Similarly, Raphael will give credit for the meal to the ultimate
origin of things, God-given fertility, rather than to Eve’s specific artistic
process. Milton critic Barbara Lewalski is well known for her efforts
to highlight a sense of dignity in Milton’s Eve. Lewalski shows how
Eve transcends her biological status as a mother by being creative in
ways that go beyond motherhood. Eve’s creativity, Lewalski says, is
not “confined to her maternal role” (8). The validity of Lewalski’s
statement can fluctuate depending on who we may imagine is doing
the confining. Raphael does indeed confine Eve to her reproductive
capability. After dinner, he says, regarding Eve, “Hail! Mother of
mankind, whose fruitful womb / Shall fill the world more numerous
with thy sons / Than with these various fruits the trees of God / Have
heaped this table!” (5.388). Like Adam, Raphael does not praise Eve’s
artistic sensibility in the arrangement of taste. Instead, he praises God’s
creation of the fruit trees. The exultation of Eve’s fertility is offered
because it is praise for God, not Eve. Eve has no responsibility for her
ability to procreate; it is her natural function as determined by God, and
therefore the compliment does not actually go to her.
If Adam and Raphael miss the profundity of Eve’s work here, it
is because her artistic work is incongruous with the hierarchical scheme
of creation. The arrangement of various tastes is Eve’s autonomous
creation and work, one that the “primitive” Adam and Raphael cannot
see. Lewalski’s statement that Eve is not confined to the maternal
role as evidenced by the phenomenon of feminine autonomy is true.

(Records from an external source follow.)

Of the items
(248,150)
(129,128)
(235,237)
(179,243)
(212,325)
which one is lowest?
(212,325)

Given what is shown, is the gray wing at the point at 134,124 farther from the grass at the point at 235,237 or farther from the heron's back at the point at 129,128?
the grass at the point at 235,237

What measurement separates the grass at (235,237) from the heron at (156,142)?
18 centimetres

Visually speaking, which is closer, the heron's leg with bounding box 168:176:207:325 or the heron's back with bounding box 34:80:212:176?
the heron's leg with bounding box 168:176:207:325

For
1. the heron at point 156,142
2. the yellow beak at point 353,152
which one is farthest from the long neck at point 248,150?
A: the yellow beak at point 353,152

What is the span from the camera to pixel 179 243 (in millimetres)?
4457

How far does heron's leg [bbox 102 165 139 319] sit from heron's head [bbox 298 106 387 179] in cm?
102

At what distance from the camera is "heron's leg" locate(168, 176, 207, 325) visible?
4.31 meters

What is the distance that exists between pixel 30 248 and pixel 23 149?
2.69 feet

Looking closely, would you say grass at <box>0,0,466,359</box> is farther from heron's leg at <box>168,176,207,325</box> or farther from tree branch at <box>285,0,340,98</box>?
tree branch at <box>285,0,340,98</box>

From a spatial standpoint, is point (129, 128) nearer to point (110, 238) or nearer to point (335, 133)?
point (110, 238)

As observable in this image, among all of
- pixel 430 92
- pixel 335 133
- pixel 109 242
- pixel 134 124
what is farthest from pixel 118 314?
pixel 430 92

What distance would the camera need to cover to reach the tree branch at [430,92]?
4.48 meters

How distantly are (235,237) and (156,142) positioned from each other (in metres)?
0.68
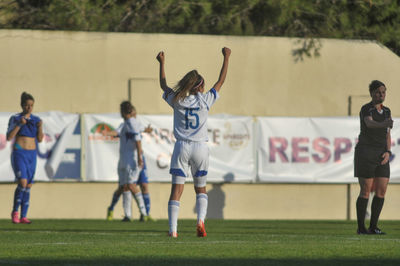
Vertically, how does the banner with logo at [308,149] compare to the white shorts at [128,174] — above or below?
above

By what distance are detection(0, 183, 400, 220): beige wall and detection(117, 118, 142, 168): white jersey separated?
286 cm

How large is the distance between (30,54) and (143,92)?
2409mm

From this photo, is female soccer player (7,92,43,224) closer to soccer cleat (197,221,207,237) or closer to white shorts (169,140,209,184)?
white shorts (169,140,209,184)

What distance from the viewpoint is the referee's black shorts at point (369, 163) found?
457 inches

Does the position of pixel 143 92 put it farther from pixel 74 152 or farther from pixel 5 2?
pixel 5 2

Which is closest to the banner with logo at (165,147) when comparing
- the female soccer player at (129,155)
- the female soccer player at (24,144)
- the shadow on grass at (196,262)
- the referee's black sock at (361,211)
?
the female soccer player at (129,155)

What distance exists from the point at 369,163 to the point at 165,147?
24.4ft

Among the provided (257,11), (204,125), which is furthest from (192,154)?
(257,11)

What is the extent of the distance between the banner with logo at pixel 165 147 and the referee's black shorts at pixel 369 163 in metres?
7.22

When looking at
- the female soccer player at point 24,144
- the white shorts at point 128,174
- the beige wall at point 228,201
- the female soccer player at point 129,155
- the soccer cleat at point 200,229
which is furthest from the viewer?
the beige wall at point 228,201

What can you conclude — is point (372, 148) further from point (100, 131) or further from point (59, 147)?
point (59, 147)

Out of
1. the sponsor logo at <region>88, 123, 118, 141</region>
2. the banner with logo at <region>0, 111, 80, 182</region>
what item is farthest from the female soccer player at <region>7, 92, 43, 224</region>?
the sponsor logo at <region>88, 123, 118, 141</region>

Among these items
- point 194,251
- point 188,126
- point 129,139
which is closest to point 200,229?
point 188,126

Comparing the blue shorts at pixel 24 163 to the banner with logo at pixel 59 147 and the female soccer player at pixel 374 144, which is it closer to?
the banner with logo at pixel 59 147
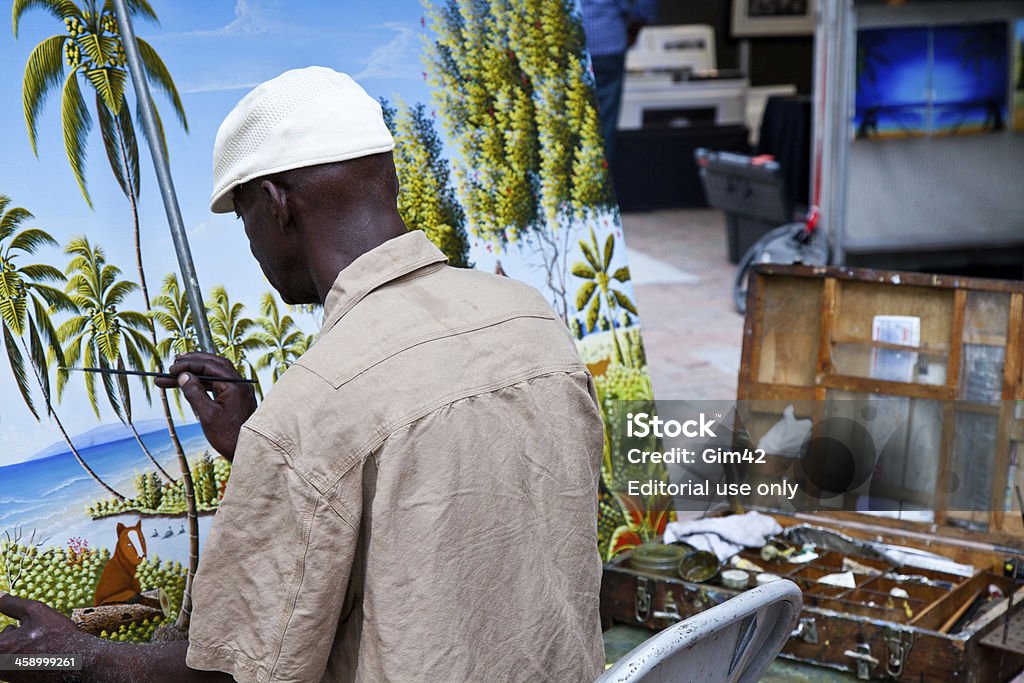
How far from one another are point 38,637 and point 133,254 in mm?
566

Lewalski’s analysis, however, does not acknowledge a dissonance caused
by Eve’s creativity in Eden, but treats the subject as if her creative spirit
was mandated by heaven. In the case of her food preparation, her talent
has not been accepted in any way by the authorities above her.

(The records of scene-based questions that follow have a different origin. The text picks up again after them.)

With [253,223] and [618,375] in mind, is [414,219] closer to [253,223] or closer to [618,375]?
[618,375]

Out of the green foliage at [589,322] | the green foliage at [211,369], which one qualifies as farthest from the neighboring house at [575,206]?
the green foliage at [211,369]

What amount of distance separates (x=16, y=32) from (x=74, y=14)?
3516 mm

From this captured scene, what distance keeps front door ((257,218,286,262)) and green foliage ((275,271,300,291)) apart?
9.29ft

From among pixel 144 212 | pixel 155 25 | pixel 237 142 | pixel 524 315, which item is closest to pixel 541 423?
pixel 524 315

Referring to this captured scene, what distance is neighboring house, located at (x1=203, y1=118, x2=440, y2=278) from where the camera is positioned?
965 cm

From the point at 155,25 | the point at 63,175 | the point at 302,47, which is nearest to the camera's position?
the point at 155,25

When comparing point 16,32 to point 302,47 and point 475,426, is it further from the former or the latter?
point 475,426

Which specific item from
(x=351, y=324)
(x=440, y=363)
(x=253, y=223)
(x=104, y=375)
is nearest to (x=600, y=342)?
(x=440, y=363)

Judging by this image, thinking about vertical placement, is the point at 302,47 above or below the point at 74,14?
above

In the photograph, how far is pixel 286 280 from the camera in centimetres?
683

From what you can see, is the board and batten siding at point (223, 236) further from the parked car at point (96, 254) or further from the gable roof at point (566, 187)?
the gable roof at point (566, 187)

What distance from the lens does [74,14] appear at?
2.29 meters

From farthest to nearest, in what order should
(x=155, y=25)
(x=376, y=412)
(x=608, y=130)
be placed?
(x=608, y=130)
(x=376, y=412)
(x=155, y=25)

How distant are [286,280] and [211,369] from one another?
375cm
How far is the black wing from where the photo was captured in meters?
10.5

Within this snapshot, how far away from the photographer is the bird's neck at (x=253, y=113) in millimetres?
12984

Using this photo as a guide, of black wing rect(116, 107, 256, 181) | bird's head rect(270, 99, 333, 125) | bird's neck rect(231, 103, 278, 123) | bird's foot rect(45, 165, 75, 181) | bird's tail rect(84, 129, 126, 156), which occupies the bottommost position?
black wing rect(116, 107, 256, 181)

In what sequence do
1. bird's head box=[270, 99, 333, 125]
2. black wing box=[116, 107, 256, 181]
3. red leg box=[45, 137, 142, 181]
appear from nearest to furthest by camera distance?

Opposing Lewalski, Marcia Landy absolutely denies Eve’s
creative capabilities. In one of the most well known works of feminist
Milton criticism, Landy argues that Eve cannot demonstrate any
action of her own will because familial roles as daughter, mother and
spouse confine her to being no more than a type. Landy says, “The
principle of creativity, the highest principle of the cosmos, is denied
to woman...Woman’s creativity is restricted to her progeny” (11). Such
an understanding of Eve as a creature derived from and absolutely
colonized by male authority prompted this response from Lewalski: “A
feminist analysis of Paradise Lost, with its nearly exclusive emphasis upon
the image and role of women in the poem, may do real violence to a
woman reader’s imaginative experience of and response to everything
else the poem contains” (4). If Landy’s analysis characterizes what a
feminist response might be, one can understand Lewalski’s fear. The
Landy analysis makes the poem an example of conventional misogyny
in which Eve’s place is absolutely set as a subordinate non-character.

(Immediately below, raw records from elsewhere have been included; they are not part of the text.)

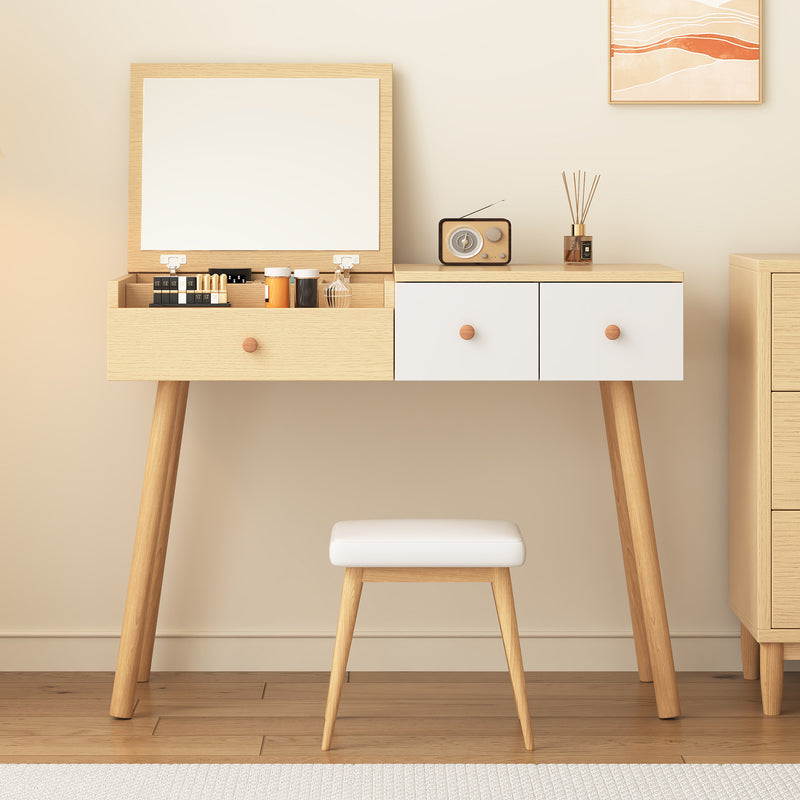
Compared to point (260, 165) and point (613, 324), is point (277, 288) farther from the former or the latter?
point (613, 324)

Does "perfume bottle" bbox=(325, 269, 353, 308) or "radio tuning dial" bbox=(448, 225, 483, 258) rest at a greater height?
"radio tuning dial" bbox=(448, 225, 483, 258)

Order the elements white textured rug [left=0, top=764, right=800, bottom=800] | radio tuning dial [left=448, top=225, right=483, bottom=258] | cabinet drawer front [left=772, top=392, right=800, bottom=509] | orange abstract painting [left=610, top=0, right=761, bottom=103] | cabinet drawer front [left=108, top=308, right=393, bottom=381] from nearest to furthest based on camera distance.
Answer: white textured rug [left=0, top=764, right=800, bottom=800] → cabinet drawer front [left=108, top=308, right=393, bottom=381] → cabinet drawer front [left=772, top=392, right=800, bottom=509] → radio tuning dial [left=448, top=225, right=483, bottom=258] → orange abstract painting [left=610, top=0, right=761, bottom=103]

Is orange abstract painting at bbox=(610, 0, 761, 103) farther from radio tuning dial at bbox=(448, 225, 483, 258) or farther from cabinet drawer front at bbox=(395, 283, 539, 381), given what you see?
cabinet drawer front at bbox=(395, 283, 539, 381)

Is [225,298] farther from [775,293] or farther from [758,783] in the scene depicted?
[758,783]

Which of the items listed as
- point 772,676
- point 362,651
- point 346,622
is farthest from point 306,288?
point 772,676

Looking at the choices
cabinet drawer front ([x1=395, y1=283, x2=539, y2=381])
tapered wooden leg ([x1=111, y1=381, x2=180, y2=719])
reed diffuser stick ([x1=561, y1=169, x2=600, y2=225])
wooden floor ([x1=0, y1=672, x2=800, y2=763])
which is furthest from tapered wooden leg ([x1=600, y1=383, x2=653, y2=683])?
tapered wooden leg ([x1=111, y1=381, x2=180, y2=719])

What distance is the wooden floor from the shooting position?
2027 mm

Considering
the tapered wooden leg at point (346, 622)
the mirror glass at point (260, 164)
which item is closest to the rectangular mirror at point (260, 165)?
the mirror glass at point (260, 164)

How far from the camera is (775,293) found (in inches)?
83.8

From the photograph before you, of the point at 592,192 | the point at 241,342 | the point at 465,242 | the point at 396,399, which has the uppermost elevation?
the point at 592,192

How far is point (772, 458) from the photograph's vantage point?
217cm

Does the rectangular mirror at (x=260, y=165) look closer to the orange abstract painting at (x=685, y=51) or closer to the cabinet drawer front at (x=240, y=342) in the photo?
the cabinet drawer front at (x=240, y=342)

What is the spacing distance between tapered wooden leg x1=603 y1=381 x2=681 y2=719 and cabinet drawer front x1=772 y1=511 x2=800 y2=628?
252 millimetres

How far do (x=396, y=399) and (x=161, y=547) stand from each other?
2.22 feet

Yet, in the dinner scene, Eve’s artistic superiority clearly
soars beyond Adam’s and Raphael’s understanding, despite the
subordinating language of the two male characters. The evidence that
Eve demonstrates control that expands beyond Eden’s male authorities
invigorates the feminist analysis by showing her capacity to be a real
actor in Milton’s epic.
Works Cited
Gulden, Ann Torday. “Is Art ‘nice’? Art and Artifice at the Outset of
Temptation in Paradise Lost.” Milton Quarterly 34.1 (2000): 17-24.
Landy, Marcia. “Kinship and the Role of Women in Paradise Lost.” Milton
Studies 4 (1972): 3-18.
Lewalski, Barbara K. “Milton on Women—Yet Once More.” Milton
Studies 6 (1975): 3-20.
Milton, John. The Complete Poetry of John Milton. Ed. John T. Shawcross.